TASK DESCRIPTION =
Look in the material below for the line holding "Smiling woman with". Set it down exactly, with each later line up to and including the line holding "Mick Jagger performing".

DATA PROVIDED =
^^^^

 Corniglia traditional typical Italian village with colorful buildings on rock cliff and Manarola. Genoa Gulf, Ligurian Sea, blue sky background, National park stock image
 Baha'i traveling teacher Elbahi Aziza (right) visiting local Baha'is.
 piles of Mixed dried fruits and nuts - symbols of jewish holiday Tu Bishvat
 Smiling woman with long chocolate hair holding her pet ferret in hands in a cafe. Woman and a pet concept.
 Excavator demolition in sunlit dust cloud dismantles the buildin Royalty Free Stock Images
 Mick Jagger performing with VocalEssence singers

^^^^

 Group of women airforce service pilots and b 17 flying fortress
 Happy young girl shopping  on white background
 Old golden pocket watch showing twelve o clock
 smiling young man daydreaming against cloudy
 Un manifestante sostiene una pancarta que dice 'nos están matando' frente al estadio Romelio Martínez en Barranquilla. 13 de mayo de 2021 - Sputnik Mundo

^^^^

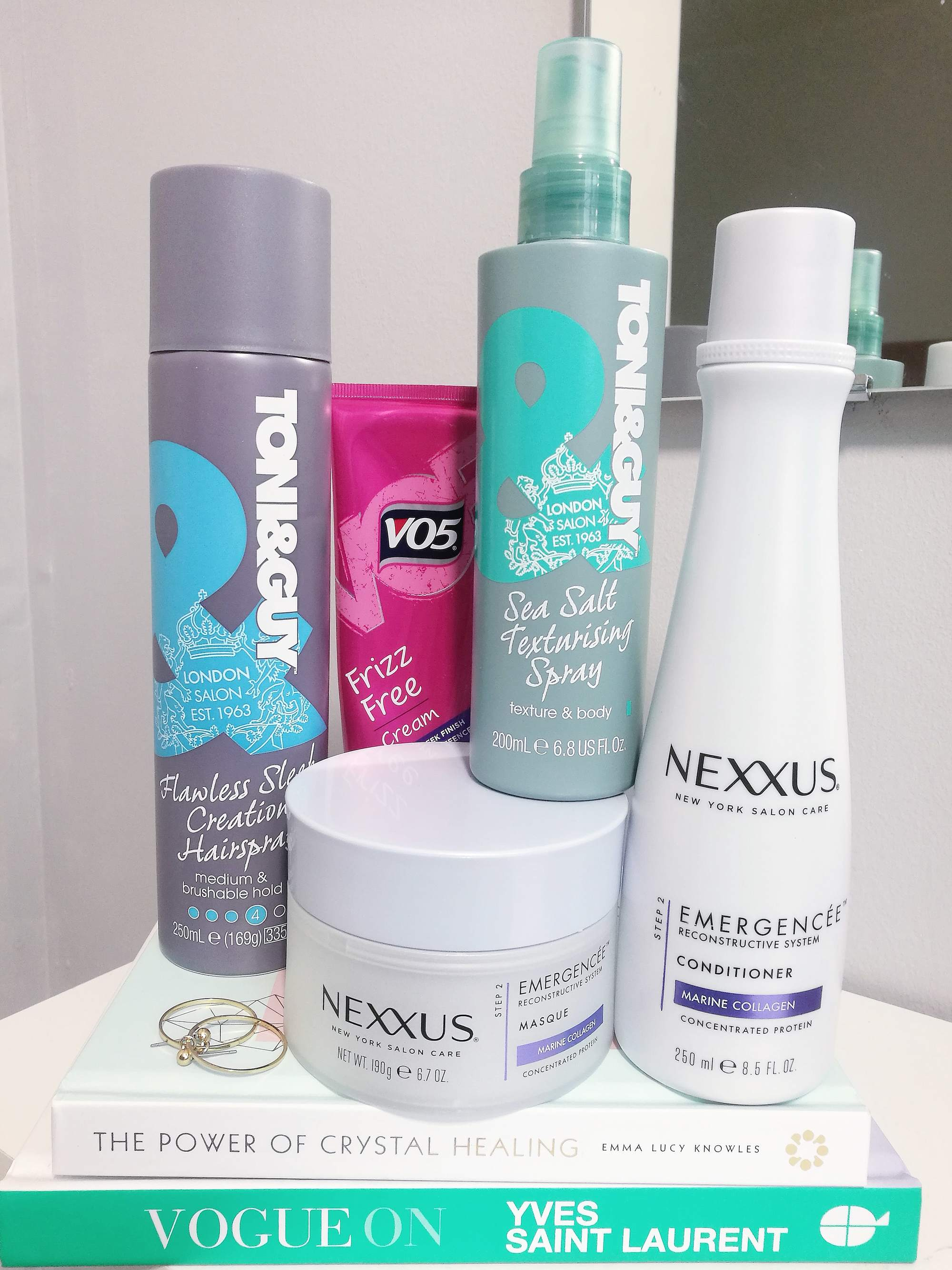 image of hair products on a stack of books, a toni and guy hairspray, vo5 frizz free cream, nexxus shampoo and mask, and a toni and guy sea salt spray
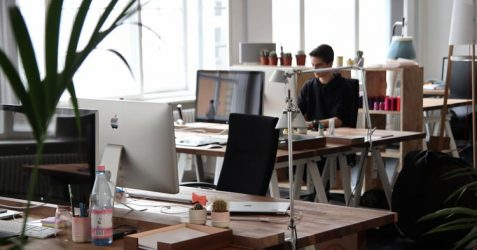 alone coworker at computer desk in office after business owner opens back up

^^^^

RESULT =
 Smiling woman with long chocolate hair holding her pet ferret in hands in a cafe. Woman and a pet concept.
 Excavator demolition in sunlit dust cloud dismantles the buildin Royalty Free Stock Images
 Mick Jagger performing with VocalEssence singers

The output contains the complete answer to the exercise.